━━━━━ Provided data

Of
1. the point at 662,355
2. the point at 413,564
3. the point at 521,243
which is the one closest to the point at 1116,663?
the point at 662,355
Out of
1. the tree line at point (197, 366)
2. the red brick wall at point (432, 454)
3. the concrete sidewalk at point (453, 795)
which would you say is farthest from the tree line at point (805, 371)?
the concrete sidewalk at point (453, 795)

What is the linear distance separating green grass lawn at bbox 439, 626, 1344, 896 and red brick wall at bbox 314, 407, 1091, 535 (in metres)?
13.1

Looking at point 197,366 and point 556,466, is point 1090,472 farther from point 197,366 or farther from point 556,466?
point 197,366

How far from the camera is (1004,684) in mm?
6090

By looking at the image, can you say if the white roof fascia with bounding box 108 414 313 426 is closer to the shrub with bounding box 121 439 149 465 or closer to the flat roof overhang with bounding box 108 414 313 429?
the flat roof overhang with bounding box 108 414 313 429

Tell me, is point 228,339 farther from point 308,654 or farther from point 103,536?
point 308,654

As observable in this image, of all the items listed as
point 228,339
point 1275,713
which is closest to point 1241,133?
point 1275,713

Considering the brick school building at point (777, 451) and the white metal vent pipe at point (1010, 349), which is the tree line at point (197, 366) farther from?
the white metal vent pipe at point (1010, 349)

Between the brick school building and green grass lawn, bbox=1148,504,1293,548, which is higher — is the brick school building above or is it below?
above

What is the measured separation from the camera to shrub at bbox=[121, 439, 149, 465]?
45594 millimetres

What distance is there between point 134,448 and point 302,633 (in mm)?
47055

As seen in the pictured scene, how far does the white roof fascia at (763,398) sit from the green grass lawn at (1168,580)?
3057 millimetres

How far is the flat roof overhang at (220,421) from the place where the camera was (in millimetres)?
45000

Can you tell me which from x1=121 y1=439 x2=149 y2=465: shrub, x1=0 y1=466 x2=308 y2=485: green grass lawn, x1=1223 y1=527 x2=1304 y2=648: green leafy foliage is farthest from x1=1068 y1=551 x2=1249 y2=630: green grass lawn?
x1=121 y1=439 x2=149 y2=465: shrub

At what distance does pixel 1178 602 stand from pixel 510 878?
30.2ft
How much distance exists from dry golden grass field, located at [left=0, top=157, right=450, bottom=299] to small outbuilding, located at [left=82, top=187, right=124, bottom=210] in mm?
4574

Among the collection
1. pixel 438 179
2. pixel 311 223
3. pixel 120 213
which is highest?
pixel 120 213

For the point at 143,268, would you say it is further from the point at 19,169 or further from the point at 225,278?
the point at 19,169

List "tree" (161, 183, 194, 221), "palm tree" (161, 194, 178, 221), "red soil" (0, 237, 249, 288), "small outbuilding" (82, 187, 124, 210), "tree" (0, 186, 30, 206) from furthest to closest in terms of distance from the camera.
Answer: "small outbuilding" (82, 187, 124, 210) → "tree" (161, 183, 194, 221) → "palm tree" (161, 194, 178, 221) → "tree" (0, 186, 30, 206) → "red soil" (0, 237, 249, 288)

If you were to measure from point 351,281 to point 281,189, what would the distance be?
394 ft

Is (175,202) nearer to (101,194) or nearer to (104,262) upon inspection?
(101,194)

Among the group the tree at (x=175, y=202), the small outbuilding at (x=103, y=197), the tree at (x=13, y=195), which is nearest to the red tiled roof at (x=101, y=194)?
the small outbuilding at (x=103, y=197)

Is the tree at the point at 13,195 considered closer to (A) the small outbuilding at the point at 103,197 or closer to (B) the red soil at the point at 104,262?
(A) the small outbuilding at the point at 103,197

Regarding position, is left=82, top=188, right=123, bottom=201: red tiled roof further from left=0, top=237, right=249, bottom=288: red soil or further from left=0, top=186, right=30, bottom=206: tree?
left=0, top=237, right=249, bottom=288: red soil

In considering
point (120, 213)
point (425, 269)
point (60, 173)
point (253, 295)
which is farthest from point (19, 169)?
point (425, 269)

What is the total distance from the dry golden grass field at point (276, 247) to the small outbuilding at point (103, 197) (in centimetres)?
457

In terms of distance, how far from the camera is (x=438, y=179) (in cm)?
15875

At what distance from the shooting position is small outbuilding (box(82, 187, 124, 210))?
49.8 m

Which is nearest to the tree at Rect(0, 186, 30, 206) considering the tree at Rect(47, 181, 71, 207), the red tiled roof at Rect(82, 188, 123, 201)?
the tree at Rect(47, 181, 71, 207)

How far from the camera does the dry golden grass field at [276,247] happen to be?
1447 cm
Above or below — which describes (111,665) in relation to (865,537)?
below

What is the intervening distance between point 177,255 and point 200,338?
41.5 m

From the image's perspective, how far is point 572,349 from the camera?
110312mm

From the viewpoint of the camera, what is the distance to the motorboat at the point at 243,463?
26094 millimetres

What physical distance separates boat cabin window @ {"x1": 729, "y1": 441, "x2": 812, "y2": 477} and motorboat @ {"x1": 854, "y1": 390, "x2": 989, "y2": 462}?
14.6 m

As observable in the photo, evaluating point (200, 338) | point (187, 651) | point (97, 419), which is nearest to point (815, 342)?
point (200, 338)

━━━━━━━━━━

Problem details:
Copy the data above exactly. Every line must be included.

Exercise output:
Of
1. the point at 662,355
2. the point at 413,564
3. the point at 521,243
which is the one closest to the point at 1116,663?
the point at 662,355
Out of
1. the tree line at point (197, 366)
2. the red brick wall at point (432, 454)
3. the concrete sidewalk at point (453, 795)
which would you say is farthest from the tree line at point (805, 371)?
the concrete sidewalk at point (453, 795)

What is the linear distance separating green grass lawn at bbox 439, 626, 1344, 896 and red brick wall at bbox 314, 407, 1091, 535 (in metres)?
13.1

Looking at point 197,366 and point 556,466, is point 1090,472 farther from point 197,366 or farther from point 556,466?
point 197,366

How far from the camera is (1004,684) in mm?
6090

By looking at the image, can you say if the white roof fascia with bounding box 108 414 313 426 is closer to the shrub with bounding box 121 439 149 465 or closer to the flat roof overhang with bounding box 108 414 313 429?
the flat roof overhang with bounding box 108 414 313 429

Tell me, is point 228,339 farther from point 308,654 or farther from point 103,536?
point 308,654

As observable in this image, of all the items listed as
point 228,339
point 1275,713
which is closest to point 1241,133?
point 1275,713

Considering the brick school building at point (777, 451) and the white metal vent pipe at point (1010, 349), which is the tree line at point (197, 366) farther from?
the white metal vent pipe at point (1010, 349)

Between the brick school building and green grass lawn, bbox=1148,504,1293,548, which is higher — is the brick school building above or is it below?
above

What is the measured separation from the camera to shrub at bbox=[121, 439, 149, 465]?
45594 millimetres

What distance is there between point 134,448 and point 302,633 (in mm)?
47055

As seen in the pictured scene, how far does the white roof fascia at (763,398) sit from the green grass lawn at (1168,580)?
3057 millimetres

How far is the flat roof overhang at (220,421) from the place where the camera was (in millimetres)?
45000

Can you tell me which from x1=121 y1=439 x2=149 y2=465: shrub, x1=0 y1=466 x2=308 y2=485: green grass lawn, x1=1223 y1=527 x2=1304 y2=648: green leafy foliage is farthest from x1=1068 y1=551 x2=1249 y2=630: green grass lawn?
x1=121 y1=439 x2=149 y2=465: shrub

At what distance does pixel 1178 602 stand from pixel 510 878?
30.2ft
How much distance exists from dry golden grass field, located at [left=0, top=157, right=450, bottom=299] to small outbuilding, located at [left=82, top=187, right=124, bottom=210] in mm?
4574

Among the collection
1. pixel 438 179
2. pixel 311 223
3. pixel 120 213
which is highest?
pixel 120 213

For the point at 143,268, would you say it is further from the point at 19,169 or further from the point at 225,278?
the point at 19,169

List "tree" (161, 183, 194, 221), "palm tree" (161, 194, 178, 221), "red soil" (0, 237, 249, 288), "small outbuilding" (82, 187, 124, 210), "tree" (0, 186, 30, 206) from furthest to closest in terms of distance from the camera.
Answer: "small outbuilding" (82, 187, 124, 210) → "tree" (161, 183, 194, 221) → "palm tree" (161, 194, 178, 221) → "tree" (0, 186, 30, 206) → "red soil" (0, 237, 249, 288)

If you were to measure from point 351,281 to point 281,189, what would the distance be?
394 ft

Is (175,202) nearer to (101,194) or nearer to (104,262) upon inspection?
(101,194)

Among the group the tree at (x=175, y=202), the small outbuilding at (x=103, y=197), the tree at (x=13, y=195), which is nearest to the red tiled roof at (x=101, y=194)?
the small outbuilding at (x=103, y=197)

Is the tree at the point at 13,195 considered closer to (A) the small outbuilding at the point at 103,197 or closer to (B) the red soil at the point at 104,262?
(A) the small outbuilding at the point at 103,197

Regarding position, is left=82, top=188, right=123, bottom=201: red tiled roof further from left=0, top=237, right=249, bottom=288: red soil or further from left=0, top=186, right=30, bottom=206: tree?
left=0, top=237, right=249, bottom=288: red soil

In considering
point (120, 213)
point (425, 269)
point (60, 173)
point (253, 295)
which is farthest from point (19, 169)?
point (425, 269)

What is the total distance from the dry golden grass field at point (276, 247) to the small outbuilding at point (103, 197) (in centimetres)?
457

In terms of distance, how far from the camera is (x=438, y=179) (in cm)?
15875

At what distance from the shooting position is small outbuilding (box(82, 187, 124, 210))?
49.8 m

Which is nearest to the tree at Rect(0, 186, 30, 206) considering the tree at Rect(47, 181, 71, 207), the red tiled roof at Rect(82, 188, 123, 201)?
the tree at Rect(47, 181, 71, 207)

How far from the camera does the dry golden grass field at [276,247] happen to be?
1447 cm
Above or below — which describes (111,665) in relation to (865,537)?
below

What is the intervening distance between point 177,255 and point 200,338?
41.5 m

From the image's perspective, how far is point 572,349 from the camera?
110312mm

From the viewpoint of the camera, what is the distance to the motorboat at the point at 243,463?
26094 millimetres

What physical distance separates boat cabin window @ {"x1": 729, "y1": 441, "x2": 812, "y2": 477} and motorboat @ {"x1": 854, "y1": 390, "x2": 989, "y2": 462}?
14.6 m

As observable in the photo, evaluating point (200, 338) | point (187, 651) | point (97, 419), which is nearest to point (815, 342)?
point (200, 338)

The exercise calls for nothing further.